Older brine shrimp, by comparison, are relatively void of nutrition unless gut loaded with other foods/supplements prior to feeding to your fish.
Right, the distinction was just baby vs. adult - adult brine shrimp seem to be pretty popular as a live food for mandarins, and I don't believe they're phototaxic like the babies, so they won't concentrate themselves at the water's surface (which may be detrimental to feeding a mandarin).

Phyto is helpful for increasing a pod population, but if they're in a QT tank without a refugium, it won't do much for that tank unless you're also regularly dosing live pods.
 
If the BBS are all at the surface, just put a flashlight next to the tank. They'll head to the beam of light and stay in it, assuming you don't also have a strong light over the tank. Works great, and the mandies will probably learn to come to the light to hunt.

Adult brine shrimp do need a lot of gut-loading, is the trouble there, and I'm not sure if that can ever bring them to quite the same nutrition level as a recently hatched baby. That yolk sac is where all the good stuff is.

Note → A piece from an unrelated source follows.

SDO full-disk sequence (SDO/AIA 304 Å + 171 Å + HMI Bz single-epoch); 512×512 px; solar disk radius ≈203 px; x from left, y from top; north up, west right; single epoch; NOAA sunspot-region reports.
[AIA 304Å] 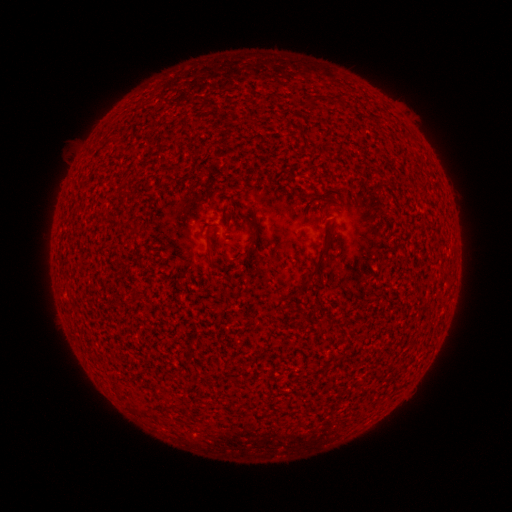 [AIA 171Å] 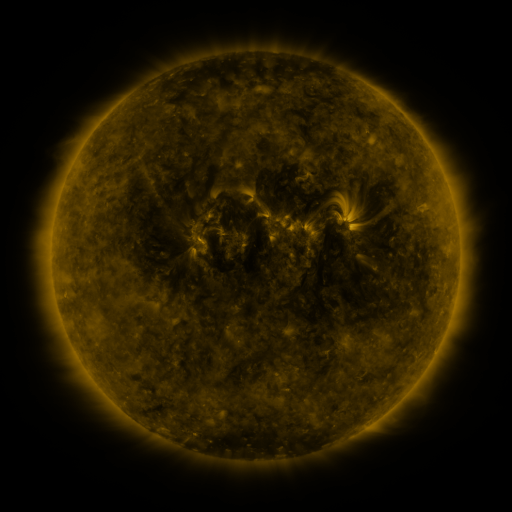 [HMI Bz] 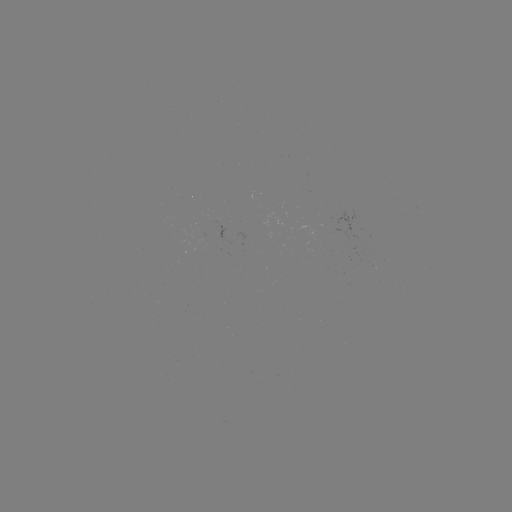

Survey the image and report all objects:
(none)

Non-gut-loaded brine shrimp, sans yolk, have almost nothing in them.
 
That might be a starting amount of phyto. You can dose a lot more than that, assuming it's live, but it's often best to start with a small amount and work your way up.

It is whatever is in the "Seachem" bottle I picked up from Petco. Not at the point yet where I am culturing my own, although I did watch some videos on how a few weeks ago.